If 500 is equated with Cooperstown, 600 equates to entrance into baseball's sacred pantheon. Ted Williams, Mickey Mantle, Mike Schmidt, Reggie Jackson, Frank Robinson, and Mark McGwire, all have their names associated with the number 500. 500 seems attainable, 600 remains a figment of most baseball players imagination.

Hank Aaron, Babe Ruth, and Willie Mays -- perhaps no three other names personify the essence of baseball. These are the only players to traverse the 600-homerun plateau, and soon they will be joined by the new sultan of swat, Barry Bonds. Once a player crosses the boundary of 600, his name must instantly be inserted into the timeless debate as to who is the greatest player of all-time. Instead of tackling that debate, let us qualify and quantify each of the four players in terms of their own era.

Undoubtedly, Babe Ruth was the premiere player and personality of his era. During the 1920s and early 1930s, no other sports figure, with the exception of Jack Dempsey, commanded public attention with such flare and force. On the field, Ruth's numbers are, for lack of a better term, "Ruthian."

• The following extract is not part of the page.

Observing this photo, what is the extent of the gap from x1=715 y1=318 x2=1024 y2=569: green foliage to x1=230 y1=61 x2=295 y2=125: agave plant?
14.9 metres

His statistics make it seem as if he was playing an entirely different game than his contemporaries. He crushed 715 homeruns in an era dominated by pitchers and the dead ball. Experts sometimes offer Ty Cobb's name as a better all-around player, but these statements are made just to fulfill the devil's advocate role. Ruth was baseball, and in many old-school minds, he is.

Between the mid-'30s and the mid-'50s, baseball enjoyed its glory days. Several of the games greats played during this era, but none ever approached Ruth. Joe DiMaggio, Hank Greenberg, Mel Ott, and Jimmie Foxx were all outstanding. Stan Musial's numbers rank in the top five of all major categories, but he falls short of Ted Williams, who many people feel was the greatest of this era. Williams would have broken the 600-homer barrier, but service in two wars took him away from the game for five years. With that said, Williams should be included as a de facto member of the pantheon.

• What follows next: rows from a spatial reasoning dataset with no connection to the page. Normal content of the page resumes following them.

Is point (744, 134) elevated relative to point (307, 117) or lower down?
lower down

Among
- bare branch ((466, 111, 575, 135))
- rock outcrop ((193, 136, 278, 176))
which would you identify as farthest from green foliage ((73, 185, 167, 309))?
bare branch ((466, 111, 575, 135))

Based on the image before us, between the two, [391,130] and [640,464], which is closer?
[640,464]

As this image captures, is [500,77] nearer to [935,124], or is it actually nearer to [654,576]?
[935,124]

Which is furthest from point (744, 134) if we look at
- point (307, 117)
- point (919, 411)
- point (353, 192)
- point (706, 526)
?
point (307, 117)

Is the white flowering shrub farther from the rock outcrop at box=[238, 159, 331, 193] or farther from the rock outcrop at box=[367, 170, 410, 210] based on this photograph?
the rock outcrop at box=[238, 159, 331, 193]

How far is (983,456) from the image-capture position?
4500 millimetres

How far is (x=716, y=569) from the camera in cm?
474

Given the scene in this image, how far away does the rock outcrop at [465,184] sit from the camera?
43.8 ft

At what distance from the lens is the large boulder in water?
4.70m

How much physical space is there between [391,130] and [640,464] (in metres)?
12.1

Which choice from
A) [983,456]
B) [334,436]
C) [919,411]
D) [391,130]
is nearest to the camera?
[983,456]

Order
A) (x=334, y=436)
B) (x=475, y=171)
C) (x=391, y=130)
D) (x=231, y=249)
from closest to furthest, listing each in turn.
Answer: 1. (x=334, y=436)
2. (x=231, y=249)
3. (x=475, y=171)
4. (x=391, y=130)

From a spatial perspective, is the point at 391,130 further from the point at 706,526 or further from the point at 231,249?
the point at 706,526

The mid-'50s introduced America to the new face of baseball. Entering the league on the heels of integration, Hank Aaron and Willie Mays demonstrated skills that were unparalleled. Both hit as hard as Ruth, but were better defensive players and baserunners than the Babe. Mays was the dynamo to Aaron's silent assassin.

When they left baseball in the 1970s, Mays and Aaron amassed 660 and 755 homeruns, respectively. Aaron is in the top three in many categories, and although his skills diminished more significantly, Mays ranks highly in all offensive categories. These men changed baseball, defined their generation, and rivaled the Babe in baseball stature.

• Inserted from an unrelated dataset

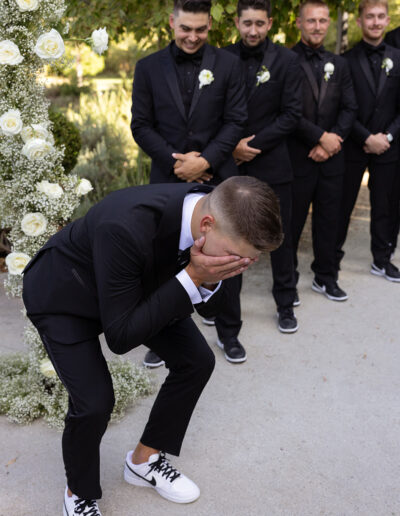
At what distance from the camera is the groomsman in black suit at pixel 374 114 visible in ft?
17.5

The '70s and '80s offered an assortment of good players, but only four can be considered great alongside their predecessors. Jackson, Pete Rose, George Brett, and Schmidt are the outstanding talents of this era. Jackson was a clutch slugger and a dynamic persona who struck out all of the time. Rose was the ultimate contact hitter and hardnosed winner. Brett mixed element of Lou Gehrig and Musial. Schmidt was a slugger who hit for average and could blay great defense. Of this group, Schmidt emerges as the best player, but none of these greats compare to the pantheon.

Now we arrive at the most recent era. While Ken Griffey, Jr. seems to be re-finding himself, McGwire has walked away before his demise, A-Rod is just starting out, and Sammy Sosa is playing catch up, Barry Bonds is running laps around his contemporaries. His stats are staggering. His skills remain at the highest level. He is a modern Babe Ruth and Willie Mays all in one. When he hits his 600th homerun this week, his place in the pantheon will be secure and he will then embark on the journey toward being remembered as baseball's greatest player of all-time.